The embodiment provides a device slot identification method, which can be applied to electronic devices such as a server and terminal equipment. The electronic equipment can be used for installing the expansion equipment required by a user through the expansion slot, and the installed expansion equipment can be mounted on an expansion port of the electronic equipment. The positions of the expansion devices need to be known during maintenance and assembly of the electronic devices, so that the identification of the device slots of the server is needed. The expansion port may be a PCIe (PERIPHERAL COMPONENT INTERCONNECT EXPRESS ) port. Correspondingly, the expansion slot may be a PCIe slot (PCIe expansion slot), and the expansion device mounted through the PCIe slot may be a PCIe expansion device (for example, a network card or the like may be referred to as a PCIe peripheral), and for other types of expansion ports, expansion slots, and expansion devices, the device slot identification method in this embodiment is also applicable. The expansion port may be an expansion port of a processing unit of the electronic device, for example, an expansion port of a CPU (Central Processing Unit ), or an expansion port of another processing unit (for example, a micro control unit), which is not limited in this embodiment.

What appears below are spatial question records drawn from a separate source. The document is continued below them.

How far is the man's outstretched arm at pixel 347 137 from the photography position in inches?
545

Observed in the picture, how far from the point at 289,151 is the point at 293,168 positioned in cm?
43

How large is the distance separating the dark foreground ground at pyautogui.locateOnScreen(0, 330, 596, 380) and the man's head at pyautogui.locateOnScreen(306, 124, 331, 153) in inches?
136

With the development of the internet industry and the large-scale application of cloud computing and big data technology, the demand of servers is greatly increased. The scalability of a server is an important technical index of the server. The extensible peripherals of the current server mainly comprise a hard disk and PCIe devices. Wherein various expansion cards conforming to the PCIe standard add a variety of features to the server. Typically, the server will have many PCIe slots for installing PCIe expansion devices required by the user. The identification of PCIe device slots is an important requirement in server operation and maintenance and reconfiguration (configuration modification) of the server because the locations where these PCIe devices are located need to be known.

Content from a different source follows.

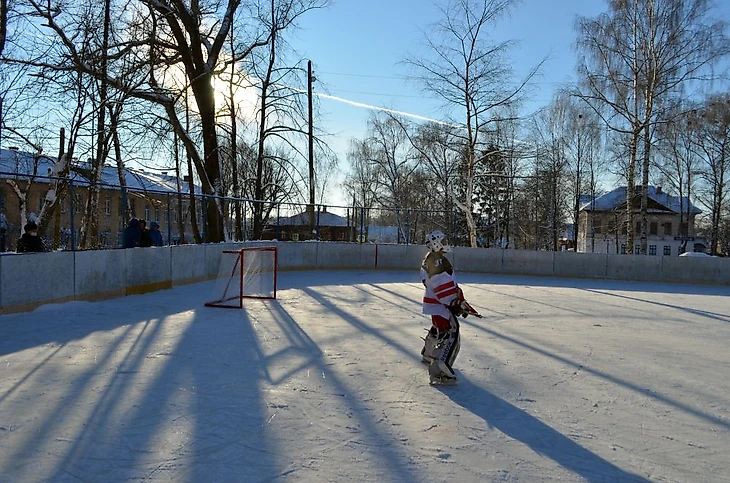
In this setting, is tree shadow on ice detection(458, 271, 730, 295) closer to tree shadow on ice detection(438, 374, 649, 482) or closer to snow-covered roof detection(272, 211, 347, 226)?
snow-covered roof detection(272, 211, 347, 226)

For example, as shown in fig. 2, a server has 6 PCIe slots, that is, PCIe1 to PCIe6 (that is, PCIe slots 1 to PCIe slots 6), and 6 PCIe standard network cards may be installed. When a certain network card fails, the network card needs to be known to be installed on which PCIe slot position so as to be convenient for operation and maintenance personnel to maintain and replace. Thus, there is a need for a management system of a server that can identify the PCIe slots on the server to which each PCIe expansion device is installed.

In the related art, in order to perform device slot identification, a fixed topology structure may be adopted, that is, the expansion ports of the electronic device are in one-to-one correspondence with the expansion slots on the device chassis, and all configurations of the electronic device use the correspondence. However, in the above device slot identification manner, all configurations of the electronic device need to be used according to a given topology, which limits flexibility of device use.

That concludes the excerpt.